SIR – One of the really brilliant and fair, as in fair play, articles on the 1916 Rising was the one by journalist Gene Kerrigan, ‘The heroes hidden in the archives,’ published on March 27th. He didn’t pull his punches – it was straight down the line. 

Gene’s two grandfathers were in the British Army in 1916, but it does not lessen his respect for those who joined the Irish Volunteers and made their decisions to be in the Rising. Most of them were intelligent people, he wrote.

He had no plan of writing a book on it, until he found witness testimonies of two men in the Irish military archives and was so impressed he wrote a book, The Scrap, about them and their Volunteer regiment during the Rising. 

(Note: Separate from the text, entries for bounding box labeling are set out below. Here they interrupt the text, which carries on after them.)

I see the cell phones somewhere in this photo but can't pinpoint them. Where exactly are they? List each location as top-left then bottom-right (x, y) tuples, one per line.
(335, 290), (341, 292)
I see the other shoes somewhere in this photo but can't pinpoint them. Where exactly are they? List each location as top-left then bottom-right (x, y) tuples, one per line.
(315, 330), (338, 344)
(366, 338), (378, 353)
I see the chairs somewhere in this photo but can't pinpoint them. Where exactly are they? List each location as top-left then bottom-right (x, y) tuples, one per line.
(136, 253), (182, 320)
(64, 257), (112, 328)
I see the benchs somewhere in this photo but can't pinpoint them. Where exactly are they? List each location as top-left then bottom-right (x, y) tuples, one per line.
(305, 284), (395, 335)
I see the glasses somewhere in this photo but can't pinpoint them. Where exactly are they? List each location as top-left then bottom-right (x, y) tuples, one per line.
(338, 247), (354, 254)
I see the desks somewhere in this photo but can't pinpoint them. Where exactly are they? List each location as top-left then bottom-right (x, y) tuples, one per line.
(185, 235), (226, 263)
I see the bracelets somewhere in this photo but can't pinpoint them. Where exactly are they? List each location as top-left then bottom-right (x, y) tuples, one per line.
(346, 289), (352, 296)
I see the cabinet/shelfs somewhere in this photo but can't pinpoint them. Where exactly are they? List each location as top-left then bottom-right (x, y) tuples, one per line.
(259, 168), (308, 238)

‘There were, of course, some flag wavers among them,’ he wrote. ‘But most were intelligent people. They lived in a subordinate country, badly and sometimes cruelly governed by an empire confident of its own superiority. They assessed the options and made the choices they thought best.’

Kerrigan continued: ‘We know the independent Ireland they shaped was in turn badly and sometimes cruelly governed by a coalition of conservative politicians and Catholic bishops, confident of their own superiority. 

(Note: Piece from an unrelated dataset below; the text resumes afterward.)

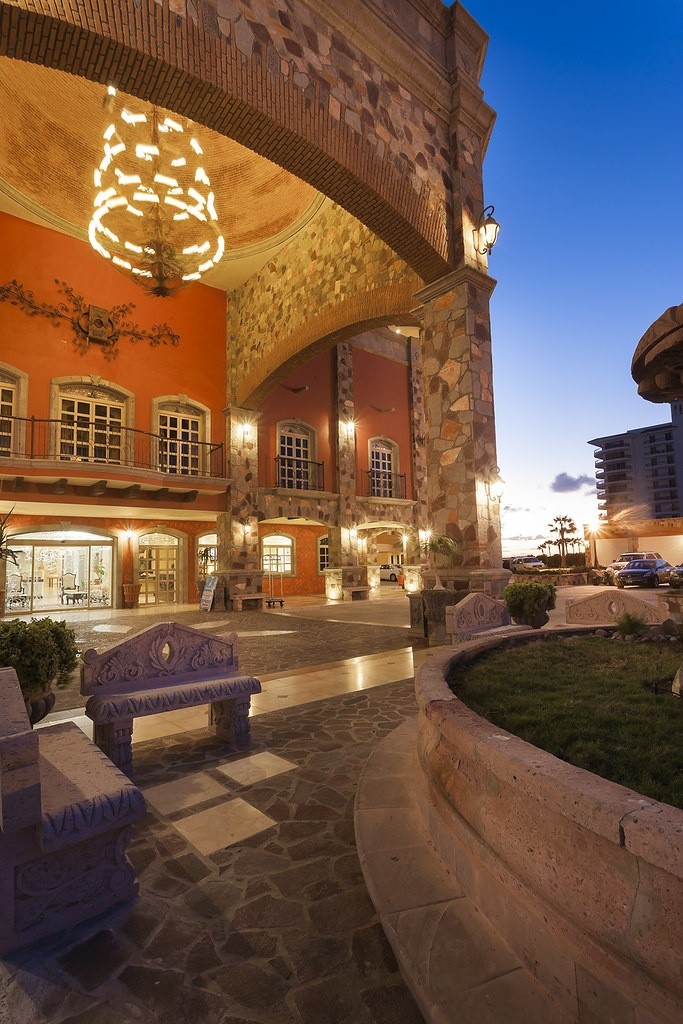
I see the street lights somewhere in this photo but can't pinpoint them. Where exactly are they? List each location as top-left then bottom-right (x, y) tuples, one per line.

‘History,’ he wrote, ‘doesn’t play out in a drama, with conflict leading to resolution. It’s a continuing story.’

How true.

He tells of the cruel hand of fate for Sean MacDermott. During the Rising one of his men saw a policeman on the street who was known for hassling nationalists and said this was the chance to kill him. 

MacDermott said no and the man was left unharmed. 

After the surrender, MacDermott was with the prisoners unnoticed when the same man saw him and arrested him as a Rising leader, leading to his subsequent execution. It shows how in that example no good deed goes unpunished. 

This policeman was a marked man from then and later shot in the War of Independence on the order of Michael Collins. An eye for an eye so to speak. We can be sad at the bloodshed and loss of lives, including civilians and children and the over 2,500 civilians and combatants injured. 

Those were the times with the men and women in the Rising making the decisions they thought best at the time. Mistakes were made and innocents sometimes shot dead, accidentally or deliberately. That too happened during the Rising. 

We remember them all.

Mary Sullivan,

Cork.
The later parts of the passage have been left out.